■ **REQUIREMENT A**
Reproduce the stretch from "Another gene of" through "synthesis in IBM." in the passage on IBM gene subnetworks below.
■ **REQUIREMENT B**
Pick up the passage on IBM gene subnetworks, shown below ahead of the lines, after its final sentence and keep writing.

■ **PASSAGE**
--- START ---
Many of our results correspond to earlier findings. For example, the HLA genes in the “Antigen processing and presentation” subnetwork are consistently found to be overexpressed in IBM [14, 31]. LCK was another overexpressed gene in this subnetwork, previously proposed as an apoptosis regulator involved in IBM [14].

There are also novel findings, such as the miR-16-5p. This miRNA was connected with many HLA genes in the “Antigen processing and presentation” subnetwork. Here, the downregulation of miR-16-5p was negatively correlated with the upregulation of the HLA genes, which is coherent with the canonical mechanism of miRNAs suppressing gene expression. Interestingly, the overexpression of miR-16 and miR-15a led to a significantly decreased pro-inflammatory signaling through IL-1β, TNFα, and NF-κB in a study in mice [46]. In addition, another study in mice links the conditional deletion of these microRNAs to proliferation of T regulatory cells (of which the estimated abundance is correlated to several of our subnetworks) and loss of immune tolerance [47]. At the same time, in an epithelial-like cell line, transfection of miR-16 led to upregulation of HLA-G, HLA-A, HLA-B, and HLA-C [48]. We speculate that miR-16 could play a role in regulating MHC class I gene transcription in IBM, which in turn regulates immune system activation. Recently, Lucchini et al. identified dysregulation of hsa-miR-192-5p and hsa-miR-372-3p in serum of IBM patients [49]. Furthermore, miR-16 specifically was implicated in several inflammatory diseases including rheumatoid arthritis, ankylosing Spondylitis and inflammatory bowel disease [5053]. These findings highlight the importance of studying the role of miRNAs in the context of molecular pathomechanisms of IBM. Interestingly, miR-16 is also connected to SQSTM1, of which the encoded protein is aggregated in IBM and other myopathies [54, 55]. Despite SQSTM1 being a proposed target of miR-16 [49], its expression is not negatively correlated with the miR-16 in our data,perhaps due the influence of other regulatory factors. SQSTM1 was also underexpressed as it was in previous studies with RNA-Seq [55].

The “Chemokine-mediated signaling” subnetwork is interesting because many chemokines are involved in calcium signaling. Disturbed calcium signaling has been proposed as a candidate mechanism in IBM [14, 57]. The prominence of this signature in our results (many strongly dysregulated genes that are interconnected) supports this.

Another gene of interest is RPS18, which encodes a ribosomal protein. Interestingly, some of the surrounding genes are involved in processing the 18 S ribosomal RNA, which is essential for ribosome function [58]. Alterations in RNA metabolism have been implicated in IBM [59]. In addition, in a proteomics study, ribosomal and nuclear proteins were overrepresented in rimmed vacuoles in IBM compared to controls [60]. These findings suggest a role of altered protein synthesis in IBM.

Similarly, the “mRNA splicing” subnetwork, which contains many underexpressed genes, points to a potential dysfunction of the spliceosome in IBM, especially since there is evidence for genes that have altered splicing in IBM [14, 61, 62]. Specifically, the SNAPC4 gene is involved in the transcription of snRNAs that are part of the spliceosome. It has a significant variant burden and thus could play a more causal role in altered splicing. SNAPC4 is also associated with ankylosing spondylitis, an inflammatory disease that affects the spine, and like IBM, has the MHC implicated in its pathogenesis [63].
--- END ---
■ **STORED DATA**
--- START ---
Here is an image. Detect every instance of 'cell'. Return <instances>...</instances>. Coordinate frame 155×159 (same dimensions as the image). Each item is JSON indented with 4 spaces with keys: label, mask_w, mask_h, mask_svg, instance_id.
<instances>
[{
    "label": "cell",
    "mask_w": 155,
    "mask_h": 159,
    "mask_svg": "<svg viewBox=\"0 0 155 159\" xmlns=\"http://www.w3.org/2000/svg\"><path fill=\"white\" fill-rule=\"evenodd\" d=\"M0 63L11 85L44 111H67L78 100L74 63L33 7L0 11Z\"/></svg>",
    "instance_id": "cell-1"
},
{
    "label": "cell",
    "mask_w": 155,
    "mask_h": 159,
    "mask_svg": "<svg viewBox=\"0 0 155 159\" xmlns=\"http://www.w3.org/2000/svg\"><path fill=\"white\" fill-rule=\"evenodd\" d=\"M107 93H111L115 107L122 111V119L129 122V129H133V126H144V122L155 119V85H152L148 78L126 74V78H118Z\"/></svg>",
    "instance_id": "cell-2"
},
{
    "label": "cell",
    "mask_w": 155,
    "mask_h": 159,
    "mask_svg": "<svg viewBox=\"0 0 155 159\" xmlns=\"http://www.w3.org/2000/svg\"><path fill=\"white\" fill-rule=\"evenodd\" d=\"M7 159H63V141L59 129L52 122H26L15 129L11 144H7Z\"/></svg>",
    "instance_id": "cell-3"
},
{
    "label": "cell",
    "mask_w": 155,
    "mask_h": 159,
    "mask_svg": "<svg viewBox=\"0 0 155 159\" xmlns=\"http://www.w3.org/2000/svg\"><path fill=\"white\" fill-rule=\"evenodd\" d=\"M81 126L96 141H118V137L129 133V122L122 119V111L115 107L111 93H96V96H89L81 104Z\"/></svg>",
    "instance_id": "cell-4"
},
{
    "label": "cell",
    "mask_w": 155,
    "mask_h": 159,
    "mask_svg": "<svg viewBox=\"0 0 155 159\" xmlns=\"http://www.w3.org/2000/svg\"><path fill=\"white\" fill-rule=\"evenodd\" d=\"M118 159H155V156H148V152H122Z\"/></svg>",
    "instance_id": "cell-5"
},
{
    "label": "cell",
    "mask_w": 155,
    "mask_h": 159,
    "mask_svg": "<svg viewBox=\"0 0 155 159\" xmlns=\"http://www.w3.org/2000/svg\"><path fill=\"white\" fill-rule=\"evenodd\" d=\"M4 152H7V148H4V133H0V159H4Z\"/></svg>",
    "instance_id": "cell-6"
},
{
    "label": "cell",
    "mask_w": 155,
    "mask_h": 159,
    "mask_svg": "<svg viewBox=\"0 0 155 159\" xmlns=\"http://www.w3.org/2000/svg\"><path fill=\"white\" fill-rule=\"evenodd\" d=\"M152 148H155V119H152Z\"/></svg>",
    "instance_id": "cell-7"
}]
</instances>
--- END ---
■ **WRITTEN RESPONSE A**
Another gene of interest is RPS18, which encodes a ribosomal protein. Interestingly, some of the surrounding genes are involved in processing the 18 S ribosomal RNA, which is essential for ribosome function [58]. Alterations in RNA metabolism have been implicated in IBM [59]. In addition, in a proteomics study, ribosomal and nuclear proteins were overrepresented in rimmed vacuoles in IBM compared to controls [60]. These findings suggest a role of altered protein synthesis in IBM.

■ **WRITTEN RESPONSE B**
Finally, our study demonstrates how the application of active subnetwork identification on multi-omics data can connect findings and interactions in different omics, and thereby provide hypotheses about their interplay, An example of this is the link between miR-16-5p and the HLA genes in the antigen processing and presentation subnetwork as shown in our study. In addition, in the rRNA processing subnetwork, we found the RPS18 gene as having a significant variant burden without exhibiting any significant changes in gene expression. We found this gene because it was linked with many downregulated genes that have functions directly related to RPS18. We speculate that variants in RPS18 may affect the expression of the related genes.

Some limitations of our approach are important to note. Although prior knowledge aids in the analysis of omics data in several ways, prior knowledge is also limited by our current understanding of biology and can be biased towards biological concepts that have been studied more. For example, genes that are studied more, such as genes involved in cancer, have more known interactions and are therefore more likely to be overrepresented in network analysis. However, this limitation is mitigated since in our approach we included experimental data in the network. Another limitation primarily affecting multi-omics analysis is the different number of features in each omics. For example, in our analysis, 15,574 nodes represent protein coding genes in our analysis, but only 1831 nodes represent miRNAs. Consequently, relatively few miRNAs were present in the results, which limits the priority of miRNAs in this study.

Our study also has some limitations in terms of data availability. Although for the expression data, a subset was used with a balanced representation in terms of age and sex, the limited sample size still makes our study more sensitive to sampling error caused by individual variation. Further, the accuracy of the cell type proportion through deconvolution estimation is limited since the used reference cell type expression profile (blood) deviates from the muscle disease. Finally, histopathology could not be directly correlated because of subjectivity in sample classification. In order to make also muscle pathology data available as addendum in future studies, streamlining the biopsy procedures and light microscopic analysis processing is recommended.

In future work, the hypotheses surrounding miR-16-5p and the RPS18 gene in IBM could be further studied to increase understanding of the disease and thereby provide opportunities for treatments. Expanding to other diseases, our network based approach can also be applied in diseases with multi-omics data available in order to gain new insights into the interplay between different omics. Finally, the methodology to apply active subnetwork identification on multi-omics datasets Could also be further improved, for example, by exploring normalization and weighting schemes for the multiple omics layers and data sources.

Conclusions

In this work, we present an integrative approach that combines experimental multi-omics data and prior knowledge for elucidating the mechanisms that are implicated in IBM. We identified five subnetworks that combine findings from different omics datasets and interactions. For example, the antigen processing and presentation subnetwork links genes with differential gene expression to genes with significant variant burden and miRNAs. Specifically, the underexpressed miR-16-5p was connected to multiple overexpressed HLA genes by negative expression correlation. This connection could potentially play a role in the regulation of the HLA genes.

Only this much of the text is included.